I have no ties to volleyball other than I am a fan of our high school team which just won the state championships. I have read your blog with great interest. What sticks with me are your comments about the need to be a fit player, but also your concern about burn-out from playing too much volleyball year-round. I think I also remember you mentioning speed and the ability to move your feet and the ability to jump as key components to volleyball success. This leads me to wonder about high school volleyball players competing for their high school not only in volleyball but also in other sports. For example, would athletes who train for the throws, jumps, sprints and/or heptathlon in track and field make gains to aid their volleyball game? If these athletes played high school volleyball in the fall and club volleyball during the summer, which travels for showcases and tournaments, would they still be able to have a good experience getting college volleyball coaches to look at them? What are your thoughts? Skills and other playing factors being somewhat equal, do college volleyball coaches put any higher value on the multi-sport athlete over the athlete who competes only at volleyball?
Thank you for your time.
I am all for having balance in one's sporting life and I do think that cross-over training with other sports is a good thing, yet there is significant value in club volleyball. For many folks, high school volleyball has become the off-season of volleyball training.
Let's review the typical calendar for a solid high school age volleyball player - August through mid November is high school volleyball, one week after high school season finishes the club volleyball training/season commences and with the exception of a short breather at Christmas, runs anywhere from may to mid July! In that 3 to 5 week span between ending club and starting high school, there are any number of camps and clinics to attend. Unfortunately, this schedule leaves precious little time for other physical activities; and I am not including lifting, personal volleyball practices, etc.
In terms of recruiting, the early club season is much more important than the late season - initial evaluations, reviewing players from the previous club season, interaction with club coaches, meetings with eligible seniors, offers of scholarships - All of these examples are done in the early club season.
I believe it is great to have a multi talented athlete as a volleyball player, but missing the early months of the club season to participate in track or softball, would be a negative for a great many coaches. Our sport is one which you can't practice by yourself - Rather hard to play one person pepper! Our sport is very much a team sport and players must practice together and then test how well they have trained by competing. There are so many nuances and improvement opportunities which are only demonstrated by playing.

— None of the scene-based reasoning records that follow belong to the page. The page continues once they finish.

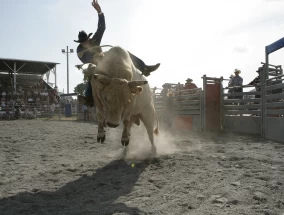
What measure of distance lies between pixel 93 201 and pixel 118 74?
1.97 meters

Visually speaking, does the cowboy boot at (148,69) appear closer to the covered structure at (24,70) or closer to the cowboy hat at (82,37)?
the cowboy hat at (82,37)

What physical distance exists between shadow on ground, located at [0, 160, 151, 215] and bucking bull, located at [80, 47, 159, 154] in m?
0.72

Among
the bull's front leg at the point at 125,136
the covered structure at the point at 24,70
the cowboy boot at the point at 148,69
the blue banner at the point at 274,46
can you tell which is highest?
the covered structure at the point at 24,70

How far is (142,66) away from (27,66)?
81.9 feet

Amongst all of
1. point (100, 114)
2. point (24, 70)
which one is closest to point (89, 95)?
point (100, 114)

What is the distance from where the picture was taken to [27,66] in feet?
91.8

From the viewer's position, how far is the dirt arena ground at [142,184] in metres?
2.54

A better suggestion might be to join a club which does not play every single weekend and trains in such a manner, which allows for these other sports to be enjoyed. Unfortunately, it is the high school coaches (all too often) which shut down such dual sport participation.
My biggest push is not to do too much volleyball and related training. There is a point of diminishing returns - Too much volleyball, lifting, conditioning will lead to mental burnout and physical issues. College coaches are always afraid of having an athlete arrive to campus who is bordering on mental and physical burnout because the demands of NCAA Volleyball are much more than club. I like the restrictions which the NCAA places upon training and especially the off-season limits; this allows the opportunity to keep the student-athletes fresh and hopefully, experiences all the different aspects of collegiate life.